O folz des folz
Nauck (1p. 423-424).

O folz des folz, et les folz mortelz hommes
Qui vous fiez tant és biens de fortune,
En celle terre és pays où nous sommes,
Y auez vous de chose propre aucune ?
Vous n’y auez chose vostre nesune ,
Fors les beaulx dons de grace et de nature.
Se fortune donc par cas d’aventure
Vous toult les biens que vostres vous tenez,
Tort ne vous fait, ainçois vous fait droicture :
Car vous n’aviez riens quant vous fustes nez.
Ne laissez plus le dormir a grans sommes
En vostre lict par nuyt obscure et brune,
Pour açquester richesses a grans sommes
Ne conuoitez chose dessoubz la lune,
Ne de Paris jusques à Pampelune,

Fors ce qui fault sans plus à créature,
Pour recouurer sa simple nourriture.
Souffise vous d’estre bien renommez
Et d’enporter bon loz en sepulture :
Car vous n’aviez riens, quant vous fustes nez.

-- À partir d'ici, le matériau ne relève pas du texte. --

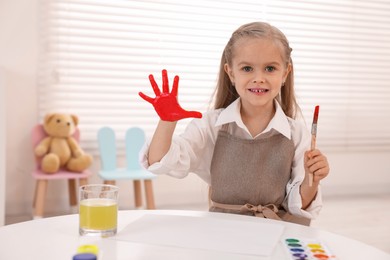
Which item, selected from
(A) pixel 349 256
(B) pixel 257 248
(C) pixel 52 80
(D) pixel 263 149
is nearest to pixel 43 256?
(B) pixel 257 248

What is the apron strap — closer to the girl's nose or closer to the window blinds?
the girl's nose

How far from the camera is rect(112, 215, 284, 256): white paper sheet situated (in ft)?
2.57

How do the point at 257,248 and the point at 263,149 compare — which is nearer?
the point at 257,248

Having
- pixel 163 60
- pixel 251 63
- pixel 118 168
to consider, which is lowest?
pixel 118 168

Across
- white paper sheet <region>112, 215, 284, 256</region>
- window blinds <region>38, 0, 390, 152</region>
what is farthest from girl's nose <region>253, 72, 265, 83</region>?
window blinds <region>38, 0, 390, 152</region>

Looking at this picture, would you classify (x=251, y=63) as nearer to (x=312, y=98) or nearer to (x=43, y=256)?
(x=43, y=256)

Les joyeulx fruicts des arbres et les pommes,
Au temps que fut toute chose commune,
Le beau miel, les glandes et les gommes
Souffisoient bien à chascun et chascune ;
Et pour ce fut sans noise et sans rancune .
Soyez contens des chaulx et de froidure,
Et ne prenez fortune doulce et seure ;
Pour voz pertes griefue dueil ne menez ,
Fors à raison, à point et à mesure :
Car vous n’aviez rien, quant vous festes nez.
Se fortune vous fait aucune iniure,
C’est de son droit, jà ne l’en reprenez,
Et perdissiez jusques à la vesture :
Car vous n’aviez rien, quant vous fustes nez.